Would a scope with only GET requests still be considered vulnerable? Maybe, if those GET requests resulted in state changing actions. The reason GET requests should not be used for state changing actions is because a CSRF token cannot be included in the body. The state changing POST request, which transfers money, creates a review, or adds an admin user, is the key to understanding what CSRF means.

Read the Sobelow Guide for UID 5, Config.CSRF: Missing CSRF Protections for additional context and how to fix this issue. If you have never heard the acronym CSRF before reading this article, you probably feel lost right now. This is not a good introduction to CSRF, and my intent here is not to teach the concept from scratch. Rather, it is to show why experience with these vulnerabilities is necessary to use Sobelow effectively. If you would like to learn more about web security for Elixir, see Appendix A for recommendations.

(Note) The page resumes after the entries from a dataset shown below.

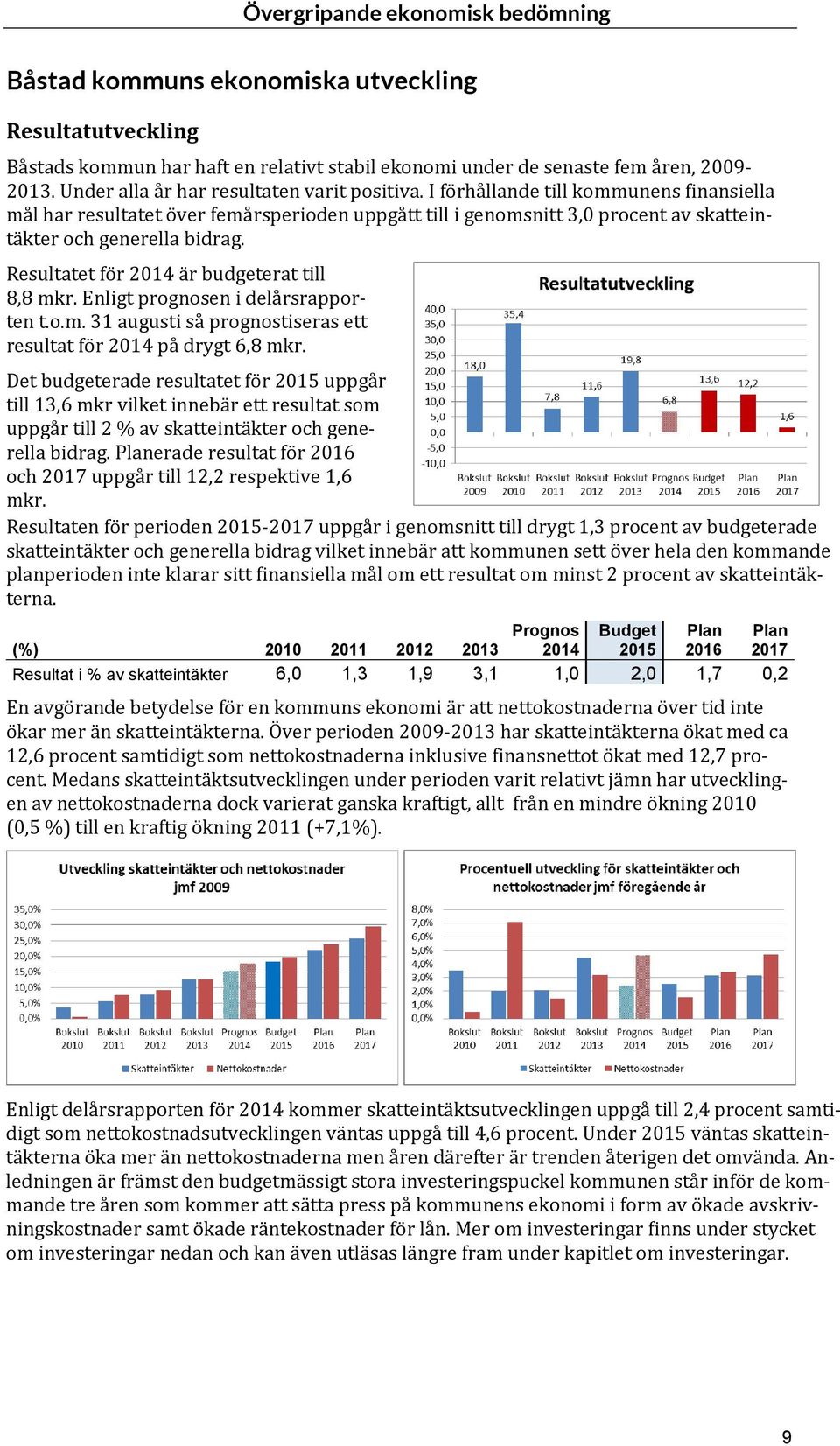 Övergripande ekonomisk bedömning

Båstad kommuns ekonomiska utveckling

Resultatutveckling

Båstads kommun har haft en relativt stabil ekonomi under de senaste fem åren, 2009-2013. Under alla år har resultaten varit positiva. I förhållande till kommunens finansiella mål har resultatet över femårsperioden uppgått till i genomsnitt 3,0 procent av skatteintäkter och generella bidrag.

Resultatet för 2014 är budgeterat till 8,8 mkr. Enligt prognosen i delårsrapporten t.o.m. 31 augusti så prognostiseras ett resultat för 2014 på drygt 6,8 mkr.

Det budgeterade resultatet för 2015 uppgår till 13,6 mkr vilket innebär ett resultat som uppgår till 2 % av skatteintäkter och generella bidrag. Planerade resultat för 2016 och 2017 uppgår till 12,2 respektive 1,6 mkr.

Resultatutveckling
40,0
35,0
30,0
25,0
20,0
15,0
10,0
5,0
0,0
-5,0
-10,0
18,0
35,4
7,8
11,6
19,8
6,8
13,6
12,2
1,6
Bokslut 2009 Bokslut 2010 Bokslut 2011 Bokslut 2012 Bokslut 2013 Prognos 2014 Budget 2015 Plan 2016 Plan 2017

Resultaten för perioden 2015-2017 uppgår i genomsnitt till drygt 1,3 procent av budgeterade skatteintäkter och generella bidrag vilket innebär att kommunen sett över hela den kommande planperioden inte klarar sitt finansiella mål om ett resultat om minst 2 procent av skatteintäkterna.

| (%) | 2010 | 2011 | 2012 | 2013 | Prognos 2014 | Budget 2015 | Plan 2016 | Plan 2017 |
|---|---|---|---|---|---|---|---|---|
| Resultat i % av skatteintäkter | 6,0 | 1,3 | 1,9 | 3,1 | 1,0 | 2,0 | 1,7 | 0,2 |

En avgörande betydelse för en kommuns ekonomi är att nettokostnaderna över tid inte ökar mer än skatteintäkterna. Över perioden 2009-2013 har skatteintäkterna ökat med ca 12,6 procent samtidigt som nettokostnaderna inklusive finansnettot ökat med 12,7 procent. Medans skatteintäktsutvecklingen under perioden varit relativt jämn har utvecklingen av nettokostnaderna dock varierat ganska kraftigt, allt från en mindre ökning 2010 (0,5 %) till en kraftig ökning 2011 (+7,1%).

Utveckling skatteintäkter och nettokostnader jmf 2009
35,0%
30,0%
25,0%
20,0%
15,0%
10,0%
5,0%
0,0%
Bokslut 2010 Bokslut 2011 Bokslut 2012 Bokslut 2013 Prognos 2014 Budget 2015 Plan 2016 Plan 2017
Skatteintäkter Nettokostnader

Procentuell utveckling för skatteintäkter och nettokostnader jmf föregående år
8,0%
7,0%
6,0%
5,0%
4,0%
3,0%
2,0%
1,0%
0,0%
Bokslut 2010 Bokslut 2011 Bokslut 2012 Bokslut 2013 Prognos 2014 Budget 2015 Plan 2016 Plan 2017
Skatteintäkter Nettokostnader

Enligt delårsrapporten för 2014 kommer skatteintäktsutvecklingen uppgå till 2,4 procent samtidigt som nettokostnadsutvecklingen väntas uppgå till 4,6 procent. Under 2015 väntas skatteintäkterna öka mer än nettokostnaderna men åren därefter är trenden återigen det omvända. Anledningen är främst den budgetmässigt stora investeringspuckel kommunen står inför de kommande tre åren som kommer att sätta press på kommunens ekonomi i form av ökade avskrivningskostnader samt ökade räntekostnader för lån. Mer om investeringar finns under stycket om investeringar nedan och kan även utläsas längre fram under kapitlet om investeringar.

9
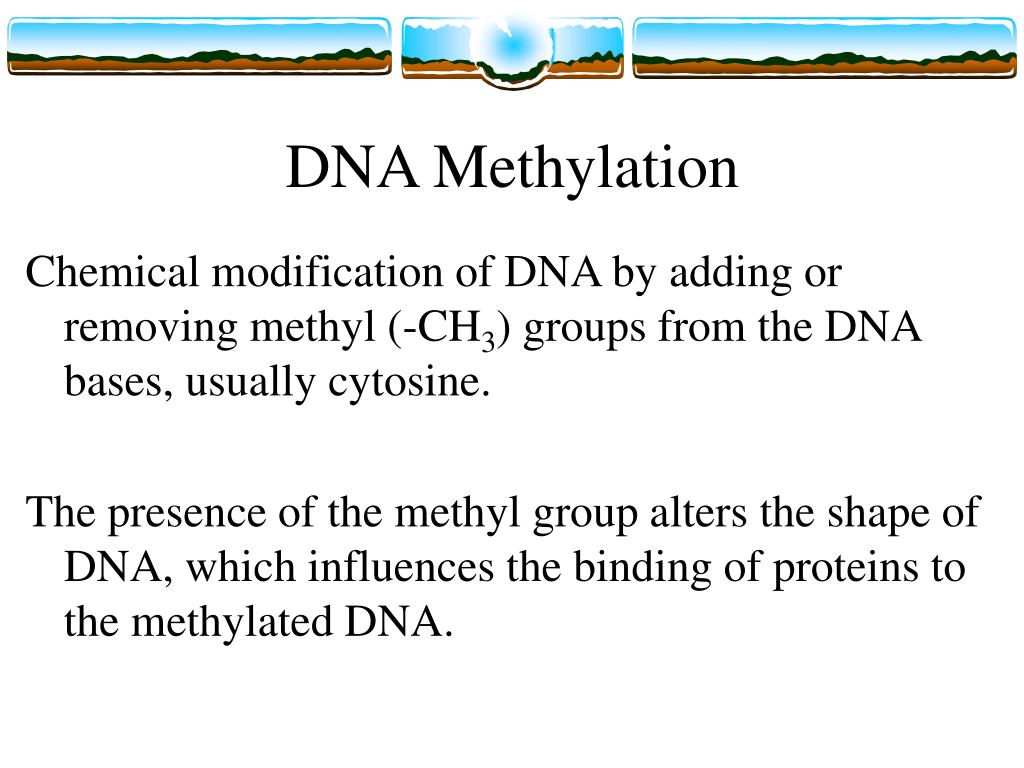 DNA Methylation

Chemical modification of DNA by adding or removing methyl (-$CH_3$) groups from the DNA bases, usually cytosine.

The presence of the methyl group alters the shape of DNA, which influences the binding of proteins to the methylated DNA.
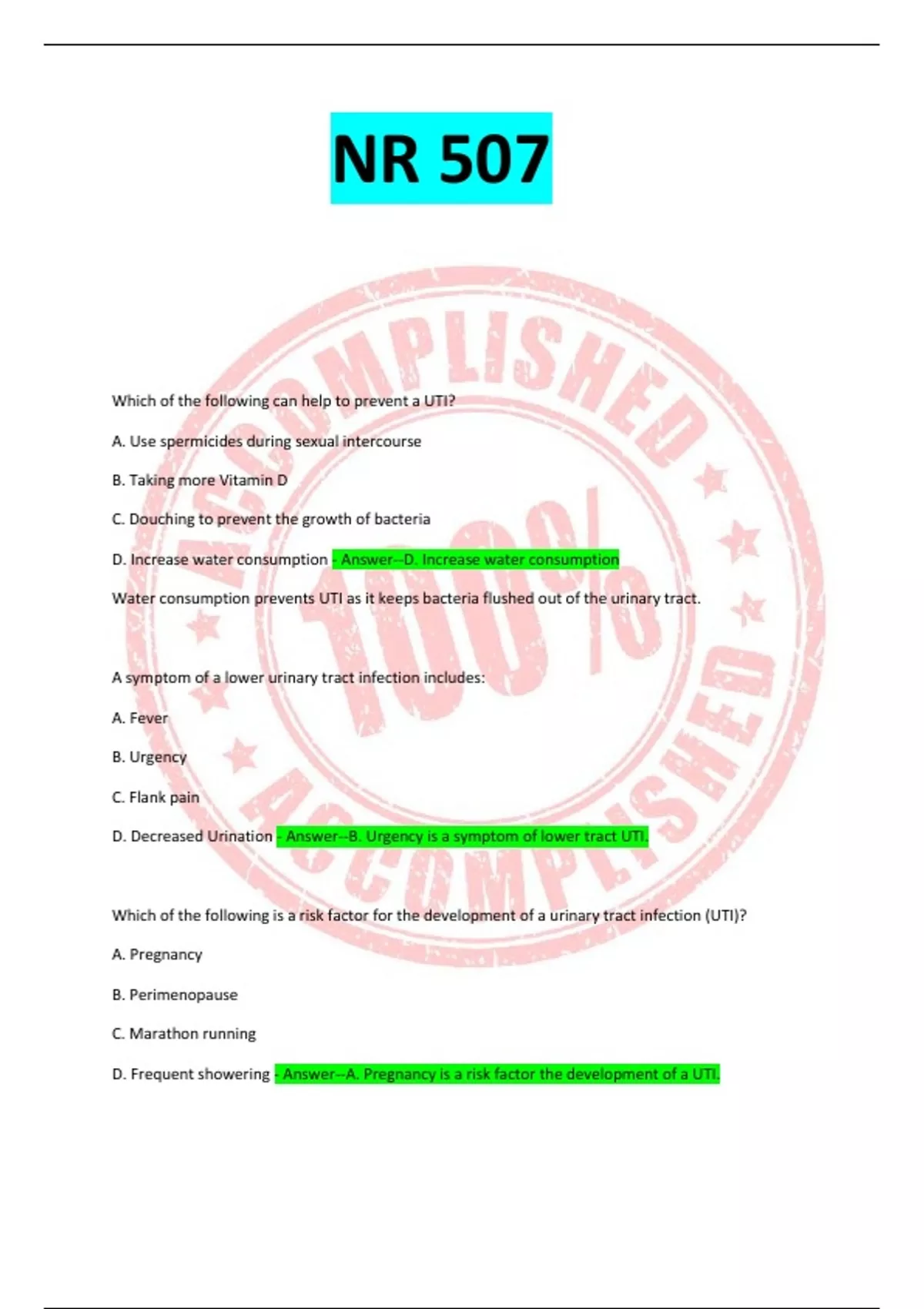 NR 507

Which of the following can help to prevent a UTI?

A. Use spermicides during sexual intercourse

B. Taking more Vitamin D

C. Douching to prevent the growth of bacteria

D. Increase water consumption - Answer--D. Increase water consumption

Water consumption prevents UTI as it keeps bacteria flushed out of the urinary tract.

A symptom of a lower urinary tract infection includes:

A. Fever

B. Urgency

C. Flank pain

D. Decreased Urination - Answer--B. Urgency is a symptom of lower tract UTI.

Which of the following is a risk factor for the development of a urinary tract infection (UTI)?

A. Pregnancy

B. Perimenopause

C. Marathon running

D. Frequent showering - Answer--A. Pregnancy is a risk factor the development of a UTI.

ACCOMPLISHED 100% ACCOMPLISHED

Potion Shop has several security issues that Sobelow detects, the majority of findings are true positives. In a real world Elixir project many findings will be false positives. Changelog is a developer-focused media company that hosts several podcasts @ changelog.com. The CMS for this site is an open source Elixir application. Installing and running Sobelow results in 85 findings:

@ changelog.com % mix sobelow --quiet      
Sobelow: 85 findings found. Run again without --quiet to review findings.

To determine if any of these findings are valid, we first must understand the security model of changelog.com. Anyone on the internet can create an account and use the site, but only privileged users can create new posts. The worst type of vulnerability is one that does not require user interaction, for example an SQL injection that can be triggered by a public attacker. A less severe example would be the same issue, SQL injection, but the attacker must first authenticate as an admin.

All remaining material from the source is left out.